I think that people fight the concept of being racist for a lot of reasons. Self-image. Image in front of others. They don't want to be like the Nazis, the KKK, or that guy (you know that guy...) with the beer belly and the ugly hat who stands in line at the store and bitches about them niggers. They don't want to be horrible, evil people.

I don't think being racist (sexist, et cetera) makes you a horrible evil person. I do think it's wrong, mind you -- both in the factual sense and in the moral sense. But to deny it for your own mental and emotional well-being doesn't help the matter any.

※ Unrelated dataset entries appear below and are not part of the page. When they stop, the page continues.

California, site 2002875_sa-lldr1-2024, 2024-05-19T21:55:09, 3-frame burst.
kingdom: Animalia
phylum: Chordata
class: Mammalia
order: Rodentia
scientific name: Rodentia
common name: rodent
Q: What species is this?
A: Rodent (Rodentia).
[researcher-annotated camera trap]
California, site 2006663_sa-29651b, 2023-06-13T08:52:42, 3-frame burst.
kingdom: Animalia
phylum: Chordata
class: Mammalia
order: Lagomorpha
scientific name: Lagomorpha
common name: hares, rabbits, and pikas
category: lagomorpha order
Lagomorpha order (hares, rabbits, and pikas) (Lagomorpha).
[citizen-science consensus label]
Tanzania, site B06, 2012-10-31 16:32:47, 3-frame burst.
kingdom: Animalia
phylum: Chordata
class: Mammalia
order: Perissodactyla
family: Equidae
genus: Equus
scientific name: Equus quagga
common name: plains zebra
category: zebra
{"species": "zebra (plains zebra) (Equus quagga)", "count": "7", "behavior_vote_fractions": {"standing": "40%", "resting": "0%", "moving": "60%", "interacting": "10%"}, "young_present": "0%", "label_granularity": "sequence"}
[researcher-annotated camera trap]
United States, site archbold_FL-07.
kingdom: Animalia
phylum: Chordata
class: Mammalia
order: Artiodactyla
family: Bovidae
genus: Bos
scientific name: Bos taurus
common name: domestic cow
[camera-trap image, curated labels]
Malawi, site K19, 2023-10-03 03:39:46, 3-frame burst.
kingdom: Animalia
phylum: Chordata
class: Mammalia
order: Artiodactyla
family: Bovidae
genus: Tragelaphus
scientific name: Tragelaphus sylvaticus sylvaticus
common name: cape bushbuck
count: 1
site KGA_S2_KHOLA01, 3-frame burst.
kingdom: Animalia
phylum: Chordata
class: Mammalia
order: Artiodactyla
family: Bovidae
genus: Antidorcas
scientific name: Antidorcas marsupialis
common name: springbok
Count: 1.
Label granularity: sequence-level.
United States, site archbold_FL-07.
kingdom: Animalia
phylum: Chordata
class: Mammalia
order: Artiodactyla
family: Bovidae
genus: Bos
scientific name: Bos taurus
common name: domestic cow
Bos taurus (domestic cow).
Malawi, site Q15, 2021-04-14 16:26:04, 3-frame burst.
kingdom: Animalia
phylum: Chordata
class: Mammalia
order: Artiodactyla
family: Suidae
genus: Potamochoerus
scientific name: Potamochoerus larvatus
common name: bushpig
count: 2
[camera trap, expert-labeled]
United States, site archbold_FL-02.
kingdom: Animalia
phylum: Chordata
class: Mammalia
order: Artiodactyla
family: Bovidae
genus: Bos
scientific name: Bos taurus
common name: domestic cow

If, instead, you stop and say, okay, I did that; it was wrong; I need to stop and think about why and how so I can try not to do it again next time; if you admit, yeah, that was racist, I am racist; then, then, you can take a step towards fixing it. Towards being not-racist, or at least less-racist.

Or sexist, or whatever.

First step is admitting to the problem. Doesn't that sounds familiar?

--

This is scattered and weird. I'll likely have clearer thoughts on it later. I expect some people will disagree with me, possibly fairly vehemently. Likely some folks will think I'm seeking expiation, a cheap release from white middle-class guilt; it's entirely possible they're right, too. If it looks like I'm trying to condone racism, read again. (If it still looks like that, accept that I'm not and I can't type for shit.)

Almost feel odd posting about racism as a while person...but if we don't all talk about it, how will it get better?

More later.

4 comments:

Brian said...

Thanks for this reminder. I know in my life it is easy to become so focused on "creating change" that I forget to be the change myself.

Kate said...

Ayup. It's internal just as much as external. I'm just glad the reminder didn't involve being whacked upside the head...this time.

HilbertAstronaut said...

it's annoying to catch yourself doing that, no? ;-) well, don't feel _too_ guilty about it. human beings are pretty much designed to make snap judgments based on limited information -- it's only now that our world is so much bigger, that this skill can be a liability at times. it's something i certainly have to work on too!

Kate said...

I figure if I feel enough like an ass to promise to do better and then actually manage it, that's about enough of feeling like an ass.

We'll get better at it eventually -- I hope! -- but in the meantime...you do what you can.